白亜紀の琥珀から、前肢がカニのハサミそっくりに進化した昆虫が見つかった。研究チームは「既知のどのグループにも分類できない」と述べている。1億年前、虫はもっと多様だった。
琥珀の中に閉じ込められていた「ハサミ虫」
舞台はミャンマー北部、カチン州産の白亜紀中期の琥珀。約9900万年前の樹脂が固まったものだ。古生物学の世界ではここ十数年、この琥珀から信じがたい生き物が次々と出てくる「黄金鉱脈」になっている。
その中の一つに、体長わずか数ミリの小さな虫がいた。胴体は虫らしい節構造を持ちながら、前肢の先端だけがカニのように2本のハサミを左右に開いていた。バッタの捕獲脚でも、カマキリの鎌でもない。研究チームの記述によると、この構造は現生のどの昆虫にも見つからないという。
「カニのハサミ」が、虫の体に生えた理由
生物学に「収斂進化(しゅうれんしんか)」という言葉がある。系統がまったく違う生き物が、似た環境で生きるうちに似た形に行き着く現象だ。サメとイルカが似ているのも、コウモリと鳥の翼が似ているのもこれにあたる。
この虫の場合、研究チームが推測しているのは「微小な獲物を素早く捕らえる」という生態。樹皮の隙間や苔の中に潜む、もっと小さなダニや胞子虫のような相手をピンセットで挟むように捕食していた可能性が高い。カマキリのように振り下ろすのではなく、カニのように左右から閉じる方が、平面的な狭い場所では理にかなっている。
「ハサミの開き方、関節の数、可動域 — どれを取っても現生昆虫とは別系統の解にたどり着いている」と論文は指摘する。
白亜紀の昆虫世界は、いまよりずっと「ヘンな形」が多かった
琥珀化石が面白いのは、骨だけの化石と違って、外形・毛・関節・場合によっては内臓までほぼ完全に保存されることにある。樹脂が瞬時に虫を包んで酸素を遮断するため、生きた状態のスナップショットが残る。
ここ10年でミャンマー琥珀から記載された新種は数千を超える。中には、ゴキブリのような体に長い首が生えた「キリンゴキブリ(Alienopterus)」や、頭部だけがTレックスのような形をした寄生バチ、コウモリのような翼を持つ寄生虫など、現代の常識から外れた虫が次々と出てくる。

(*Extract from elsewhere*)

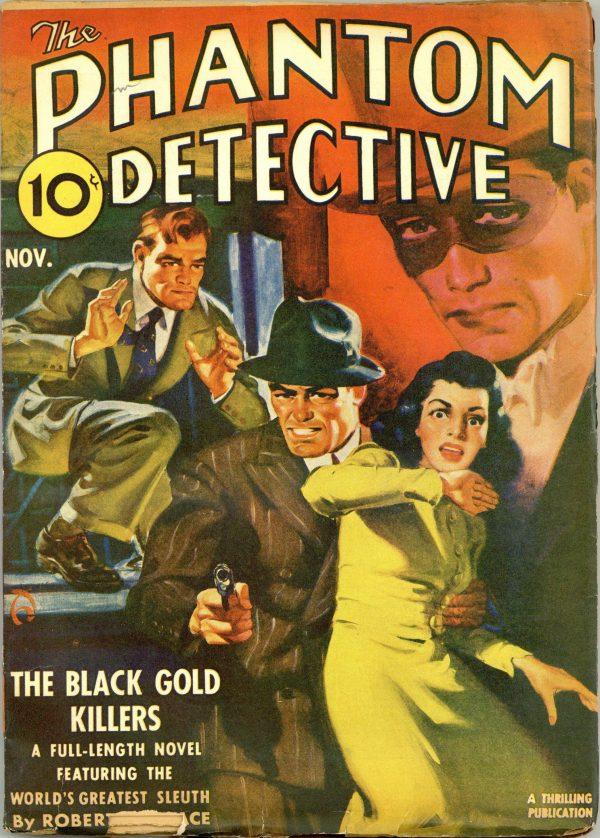 Phantom Detective November 1941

1億年前の地球は、白亜紀後半の大絶滅(6600万年前)を迎える前。被子植物が大繁栄を始め、昆虫はそれに合わせて爆発的に多様化していた。今の昆虫が「生き残った勝ち組」だとすると、ミャンマー琥珀に閉じ込められた虫たちは「進化が試した没アイデア」のカタログに近い。
ただし、この琥珀には「重い問題」がついて回る
素直に「ロマンがある発見」で終われない事情もある。ミャンマー産琥珀の採掘地・カチン州は、長年にわたる民族紛争と軍政の支配地域に重なる。採掘が軍事費用に流れているのではないか、現地労働者の安全はどうか、という批判が国際的に強まっている。
2020年前後から、複数の主要学術誌(Nature系列含む)が「2017年以降に採掘されたミャンマー琥珀を扱う論文の掲載を制限する」方針を打ち出した。今回の研究のような新発見は、それ以前に博物館や大学に収蔵された標本を再検証するケースが多い。
「分類できない虫」が、生命のツリーを書き換える
今回の「カニハサミ虫」が新しい目(もく)として確定するには、もっと多くの標本と、できれば分子情報の代替となる微細形態の比較が必要だ。現在のところは「形態学的に既知の科に当てはまらない」という段階に留まる。

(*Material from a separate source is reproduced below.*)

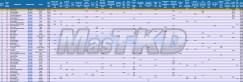 wtf_olympic-ranking_m-68_sep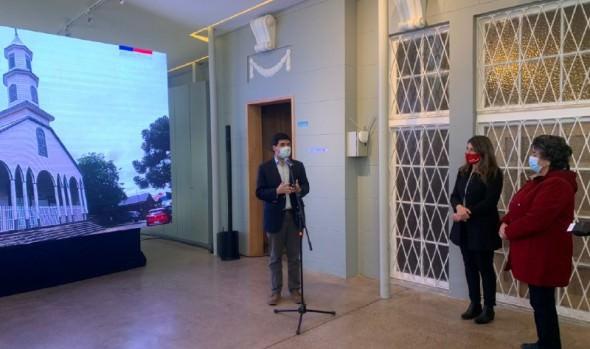 Museo Fonck será el primer punto de Viña del Mar que se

それでも、この発見が示すのは単純な事実 — 私たちが「これが昆虫の標準形だ」と思っているものは、進化が一度通っただけの偶然の結果かもしれない、ということ。1億年前にカニのハサミを持っていた虫が絶滅していなければ、今ごろ家のキッチンに出現していたかもしれない。
1億年前にカニのハサミを持つ虫がいた、と聞いてどう感じた?
琥珀越しに1億年前を覗くと、生命がいくつもの「もしも」を試していたことが見えてくる。今の世界はその試行錯誤の上澄みでしかない、と思うと、足元の蟻一匹も少し違って見えてくる。
参考・出典
- A bizarre Cretaceous insect with crab-like raptorial appendages preserved in Burmese amber (Bai, M. et al., 2024) — BMC Biology / Royal Society Open Science
- Burmese amber taxa: an emerging conflict between scientific value and ethical sourcing (Sokol, J., 2020) — Science (news feature)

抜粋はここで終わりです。